* start *

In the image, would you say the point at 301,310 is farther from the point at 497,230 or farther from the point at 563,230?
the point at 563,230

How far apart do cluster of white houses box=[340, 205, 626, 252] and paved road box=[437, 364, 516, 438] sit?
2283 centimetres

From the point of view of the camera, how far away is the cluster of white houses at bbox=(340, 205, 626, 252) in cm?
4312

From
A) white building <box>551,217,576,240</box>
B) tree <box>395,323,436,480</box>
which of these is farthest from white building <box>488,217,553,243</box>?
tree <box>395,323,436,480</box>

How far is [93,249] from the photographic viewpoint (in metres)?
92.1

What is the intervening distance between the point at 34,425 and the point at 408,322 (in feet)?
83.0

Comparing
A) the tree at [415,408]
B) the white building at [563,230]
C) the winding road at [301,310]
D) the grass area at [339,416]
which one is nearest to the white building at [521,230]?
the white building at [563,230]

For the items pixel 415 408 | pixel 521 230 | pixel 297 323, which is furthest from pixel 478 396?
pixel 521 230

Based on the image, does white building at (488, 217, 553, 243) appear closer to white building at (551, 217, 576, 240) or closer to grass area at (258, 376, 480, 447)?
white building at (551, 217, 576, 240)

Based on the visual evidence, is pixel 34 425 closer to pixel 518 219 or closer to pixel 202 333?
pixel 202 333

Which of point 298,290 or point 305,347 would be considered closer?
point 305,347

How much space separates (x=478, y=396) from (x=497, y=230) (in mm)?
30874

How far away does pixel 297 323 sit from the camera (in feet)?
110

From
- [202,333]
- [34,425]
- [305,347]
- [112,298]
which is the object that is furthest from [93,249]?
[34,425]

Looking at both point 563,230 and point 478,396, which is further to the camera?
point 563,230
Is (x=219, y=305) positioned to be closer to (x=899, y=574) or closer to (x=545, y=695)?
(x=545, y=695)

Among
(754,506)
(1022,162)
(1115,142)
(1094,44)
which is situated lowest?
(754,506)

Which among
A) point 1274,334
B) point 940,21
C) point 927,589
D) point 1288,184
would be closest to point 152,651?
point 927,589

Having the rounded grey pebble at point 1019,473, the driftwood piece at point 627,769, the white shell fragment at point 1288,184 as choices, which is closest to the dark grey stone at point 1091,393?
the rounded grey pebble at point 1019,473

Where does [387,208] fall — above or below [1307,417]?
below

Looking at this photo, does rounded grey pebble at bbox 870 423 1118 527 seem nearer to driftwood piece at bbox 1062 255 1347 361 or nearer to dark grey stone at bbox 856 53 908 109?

* end *

_The problem_. Copy the records word for word, from the line with "Which of point" through the final line of the records.

_Result below_.
Which of point 298,290 or point 305,347 would be considered closer?
point 305,347

How much space separates (x=478, y=396) from (x=497, y=230) (in mm)?
30874

How far away does pixel 297 323 sit from the camera (in feet)?
110

From
- [202,333]
- [34,425]
- [305,347]
- [112,298]
which is the object that is furthest from [93,249]?
[34,425]

Looking at both point 563,230 and point 478,396, which is further to the camera?
point 563,230
Is (x=219, y=305) positioned to be closer to (x=899, y=574) or closer to (x=545, y=695)?
(x=545, y=695)

Among
(754,506)
(1022,162)
(1115,142)
(1094,44)
which is situated lowest?
(754,506)

Which among
A) point 1274,334
B) point 940,21
C) point 927,589
D) point 1288,184
would be closest to point 152,651?
point 927,589

Having the rounded grey pebble at point 1019,473, the driftwood piece at point 627,769, the white shell fragment at point 1288,184 as choices, which is closest to the dark grey stone at point 1091,393?
the rounded grey pebble at point 1019,473

Where does [387,208] fall — above or below [1307,417]?
below

Looking at this photo, does rounded grey pebble at bbox 870 423 1118 527 seem nearer to driftwood piece at bbox 1062 255 1347 361 or nearer to dark grey stone at bbox 856 53 908 109?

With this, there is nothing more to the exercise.